• ESTRATTO:
Cultura nella Milano del Coronavirus: ci salverà Franz Kafka?

In Fondazione Prada la mostra "K", aspettando la riapertura

Milano, 29 feb. (askanews) - Riproponiamo, in questi giorni di vita culturale chiusa per ordinanza delle autorità sul Coronavirus, la videorecenzione della mostra inaugurata in Fondazione Prada a Milano poche ore prima dello scoppio dell'emergenza.

Tre momenti per comporre un ritratto, in assenza e ovviamente parziale, del più grande scrittore del XX secolo - ci assumiamo la responsabilità del giudizio - attraverso una grande installazione, un film e un album di musica elettronica. Fondazione Prada a Milano presenta la mostra "K" che ripercorre i tre romanzi incompiuti di Franz Kafka e definisce uno spazio culturale a tutto tondo, un luogo impossibile nel quale le logiche kafkiane (e quanto questo prezioso aggettivo è stato maltrattato dall'uso bislacco di generica angoscia che ne viene fatto) vengono ricomposte per frammenti, fino a costruire un unico grande labirinto dal quale sembra impossibile uscire, ma solo a causa della sua magnetica bellezza. "La cultura - ha spiegato ad askanews il curatore della mostra, Udo Kittelmann - non importa se stiamo parlando di letteratura, di musica o di arti visive, è, almeno io lo spero, ciò che fa pensare la gente".

Il percorso immaginato da Kittelmann per il pubblico parte dalla Cisterna di Fondazione Prada, dove in loop viene diffuso l'album "Franz Kafka The Castle" della band tedesca Tangerine Dream, tentativo dichiaratamente fallito di trasporre in musica "Il Castello". Ma è proprio il fallimento strutturale dell'impresa a mettere in evidenza la grandezza del romanzo kafkiano, un universo paradossale nel quale, comodamente seduti su coloratissime poltrone, riusciamo a entrare per vie impreviste, veicolate dal suono, e che ci permettono di riconoscere il volto del celebre protagonista, l'agrimensore K, niente meno che come il nostro stesso volto.

Voci elencate in un dataset:
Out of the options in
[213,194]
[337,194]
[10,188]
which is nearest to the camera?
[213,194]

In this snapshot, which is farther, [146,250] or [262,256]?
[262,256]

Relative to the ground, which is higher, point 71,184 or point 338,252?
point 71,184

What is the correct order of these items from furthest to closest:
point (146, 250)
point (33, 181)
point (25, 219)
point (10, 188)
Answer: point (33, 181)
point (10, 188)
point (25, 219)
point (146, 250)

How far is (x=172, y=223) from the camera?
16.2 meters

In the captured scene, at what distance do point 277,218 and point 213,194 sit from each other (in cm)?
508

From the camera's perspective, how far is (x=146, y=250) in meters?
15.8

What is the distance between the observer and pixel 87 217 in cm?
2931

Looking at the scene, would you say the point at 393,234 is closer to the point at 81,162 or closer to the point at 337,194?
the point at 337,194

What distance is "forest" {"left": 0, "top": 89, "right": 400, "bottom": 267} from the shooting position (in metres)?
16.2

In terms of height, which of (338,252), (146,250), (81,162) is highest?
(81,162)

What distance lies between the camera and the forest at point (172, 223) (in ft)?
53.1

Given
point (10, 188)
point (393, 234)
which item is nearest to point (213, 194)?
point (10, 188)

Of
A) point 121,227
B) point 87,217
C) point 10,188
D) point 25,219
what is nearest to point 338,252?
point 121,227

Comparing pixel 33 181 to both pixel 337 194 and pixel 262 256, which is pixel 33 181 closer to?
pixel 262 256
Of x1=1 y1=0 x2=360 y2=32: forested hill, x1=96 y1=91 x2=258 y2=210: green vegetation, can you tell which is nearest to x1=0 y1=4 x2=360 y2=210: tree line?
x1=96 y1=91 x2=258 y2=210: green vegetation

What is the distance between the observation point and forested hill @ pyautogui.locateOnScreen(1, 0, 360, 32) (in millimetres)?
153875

• PARTI DELL'ESERCIZIO:
a - Rispondi alle domande seguenti sul brano sulla mostra "K":
(i) Chi è il curatore della mostra?
(ii) Quale band ha realizzato l'album diffuso in loop nella Cisterna?
(iii) Qual è la professione del protagonista K?
b - Trascrivi il passo del brano sulla mostra "K" dalle parole "Il percorso immaginato" fino alle parole "nostro stesso volto." incluse.

• RISULTATI ATTESI:
a -
(i) Udo Kittelmann
(ii) I Tangerine Dream
(iii) Agrimensore

b -
Il percorso immaginato da Kittelmann per il pubblico parte dalla Cisterna di Fondazione Prada, dove in loop viene diffuso l'album "Franz Kafka The Castle" della band tedesca Tangerine Dream, tentativo dichiaratamente fallito di trasporre in musica "Il Castello". Ma è proprio il fallimento strutturale dell'impresa a mettere in evidenza la grandezza del romanzo kafkiano, un universo paradossale nel quale, comodamente seduti su coloratissime poltrone, riusciamo a entrare per vie impreviste, veicolate dal suono, e che ci permettono di riconoscere il volto del celebre protagonista, l'agrimensore K, niente meno che come il nostro stesso volto.